= Common control =

Switching method in telephony

In telecommunications, common control is a principle of switching telephone calls in an automatic telephone exchange that employs shared control equipment which is attached to the circuit of a call only for the duration of establishing or otherwise controlling the call. Thus, such control equipment need only be provided in as few units to satisfy overall exchange traffic, rather than being duplicated for every subscriber line.

In contrast, direct control systems have subsystems for call control that are an integral part of the switching network. Strowger exchanges are usually direct control systems, whereas crossbar, and electronic exchanges (including all stored program control systems) are common control systems. Common control is also known as indirect control or register control.

== History ==
Early semi-mechanical installations with common control components existed, for example rotary systems in Sweden and France in 1915, and the first panel switches in Newark, New Jersey, also in 1915. The first large-scale, fully automatic, common control switching system deployed in commercial production service was the ATlantic central office in Omaha, Nebraska, a panel system cut over on December 10, 1921. Other panel offices for Kansas City and New York City (the PENnsylvania exchange) were in planning at the same time and opened shortly after.

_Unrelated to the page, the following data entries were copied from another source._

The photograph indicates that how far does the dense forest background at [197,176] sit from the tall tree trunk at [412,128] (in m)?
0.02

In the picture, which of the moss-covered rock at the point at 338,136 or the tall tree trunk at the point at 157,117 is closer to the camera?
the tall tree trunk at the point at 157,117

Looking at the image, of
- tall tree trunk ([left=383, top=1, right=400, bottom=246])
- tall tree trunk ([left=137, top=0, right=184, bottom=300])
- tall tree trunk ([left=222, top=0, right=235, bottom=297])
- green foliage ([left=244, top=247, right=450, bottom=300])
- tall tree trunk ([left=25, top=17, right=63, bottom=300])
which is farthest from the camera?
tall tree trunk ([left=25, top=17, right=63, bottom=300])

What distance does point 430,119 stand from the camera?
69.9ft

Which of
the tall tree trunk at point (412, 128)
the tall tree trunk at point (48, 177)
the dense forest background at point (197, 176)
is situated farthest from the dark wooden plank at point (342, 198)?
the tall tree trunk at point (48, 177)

In 1922, common control was introduced in Strowger-type step-by-step systems, resulting in the first installations of Director systems in Havana, Cuba in 1924, and in London, England in 1927.

By the mid-1920s, common control ideas had extended to include marker systems for testing for idle trunks.

During the 1960s, common control exchanges became stored program control exchanges, and by the 1970s they used common-channel signaling in which the channels that are used for signaling are not used for message traffic (out of band signaling).